* Collected data *
=== Begin Enclosure ===

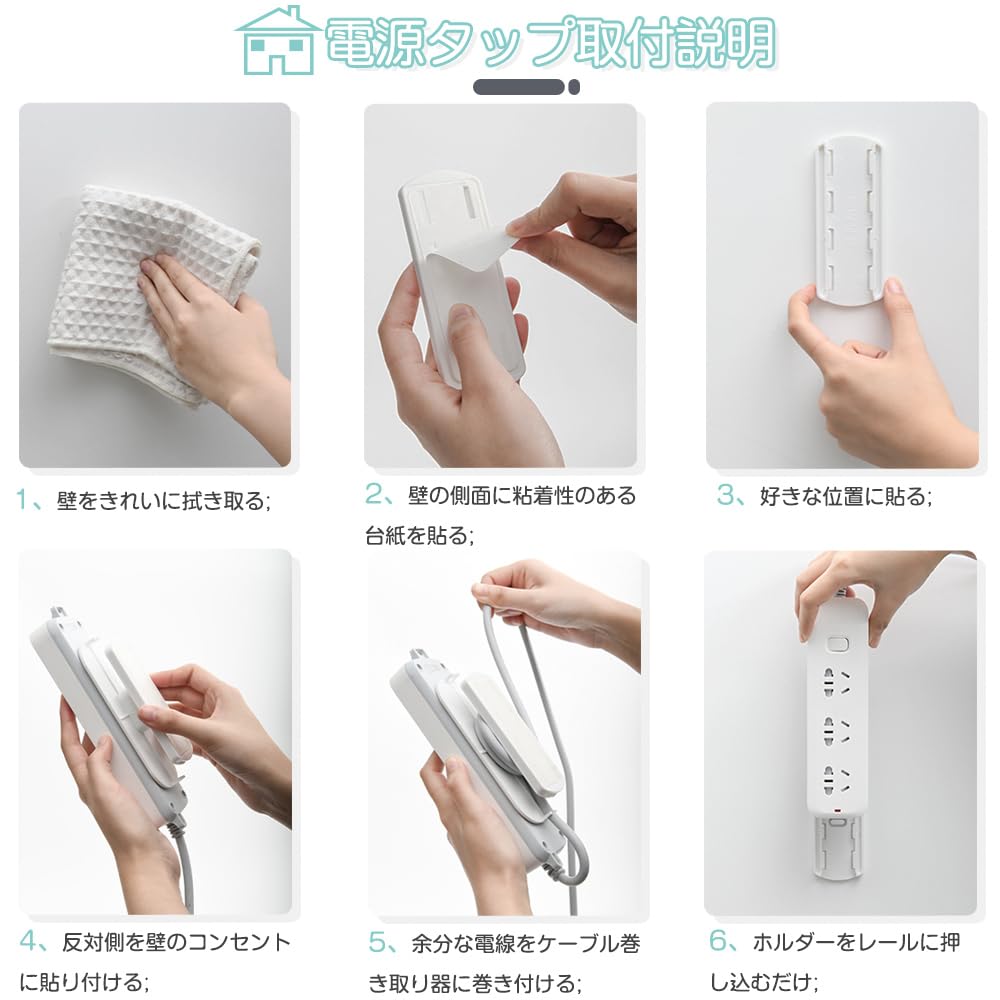 電源タップ取付説明

1、壁をきれいに拭き取る;

2、壁の側面に粘着性のある台紙を貼る;

3、好きな位置に貼る;

4、反対側を壁のコンセントに貼り付ける;

5、余分な電線をケーブル巻き取り器に巻き付ける;

6、ホルダーをレールに押し込むだけ;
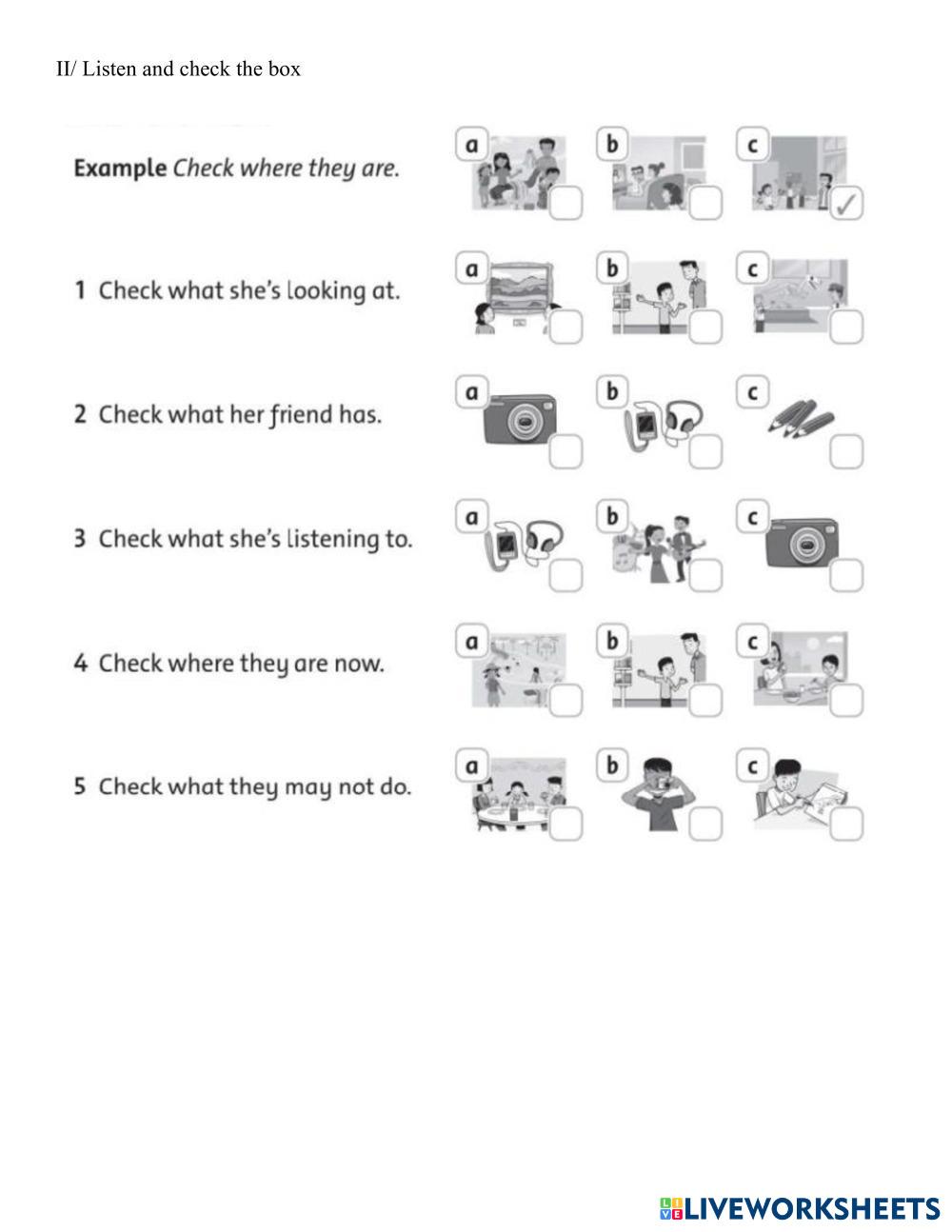 II/ Listen and check the box

Example Check where they are.

a b c ✓

1 Check what she's looking at.

a b c

2 Check what her friend has.

a b c

3 Check what she's listening to.

a b c

4 Check where they are now.

a b c

5 Check what they may not do.

a b c

LIVEWORKSHEETS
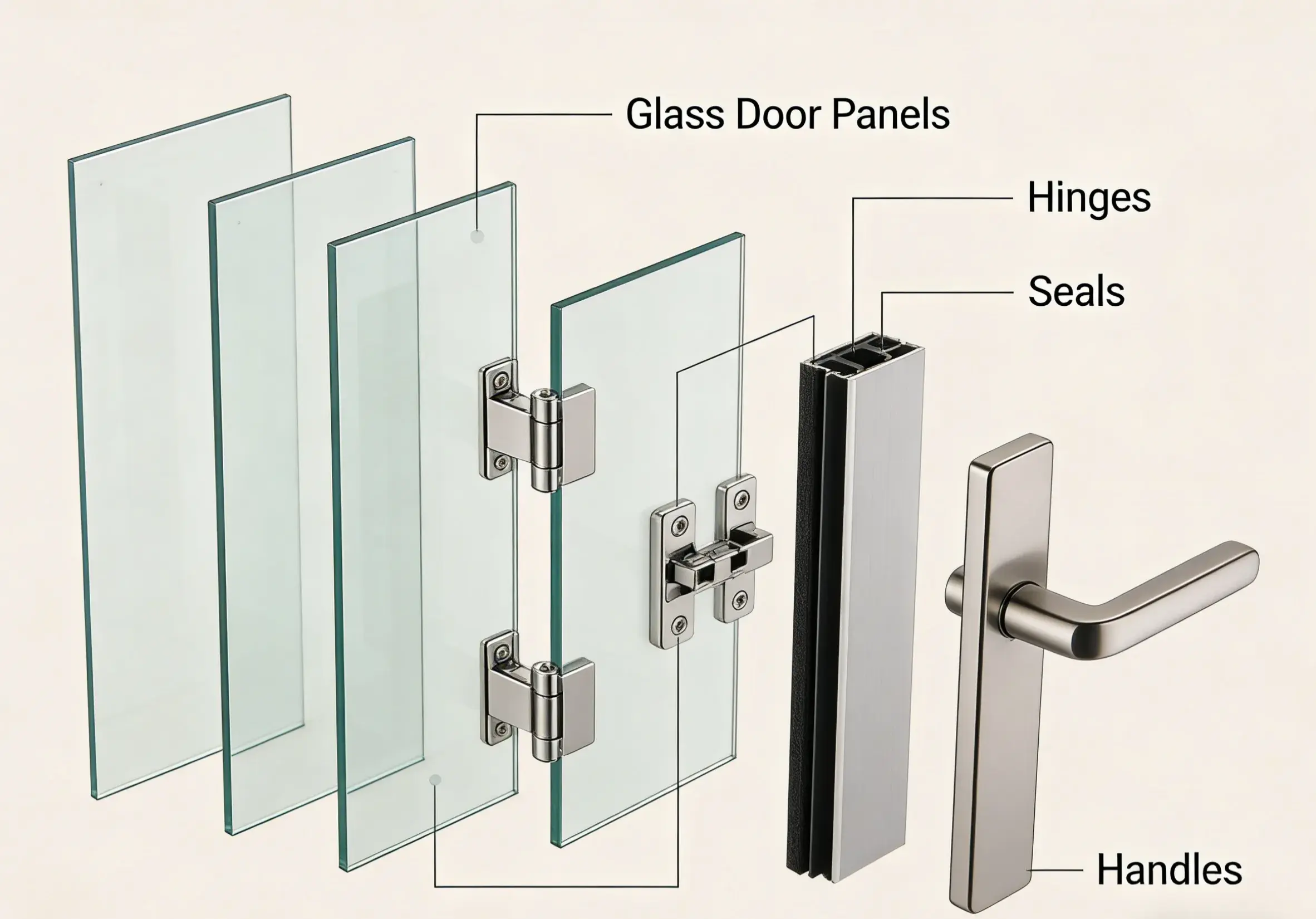 Glass Door Panels

Hinges

Seals

Handles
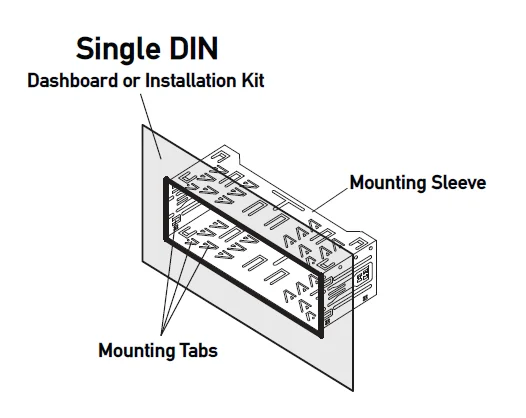 Single DIN
Dashboard or Installation Kit

Mounting Sleeve

Mounting Tabs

=== End Enclosure ===

* Aim of the task *
The records above are to be copied exactly, with no pictures carried over.

* Solution for this exercise *
 電源タップ取付説明

1、壁をきれいに拭き取る;

2、壁の側面に粘着性のある台紙を貼る;

3、好きな位置に貼る;

4、反対側を壁のコンセントに貼り付ける;

5、余分な電線をケーブル巻き取り器に巻き付ける;

6、ホルダーをレールに押し込むだけ;
 II/ Listen and check the box

Example Check where they are.

a b c ✓

1 Check what she's looking at.

a b c

2 Check what her friend has.

a b c

3 Check what she's listening to.

a b c

4 Check where they are now.

a b c

5 Check what they may not do.

a b c

LIVEWORKSHEETS
 Glass Door Panels

Hinges

Seals

Handles
 Single DIN
Dashboard or Installation Kit

Mounting Sleeve

Mounting Tabs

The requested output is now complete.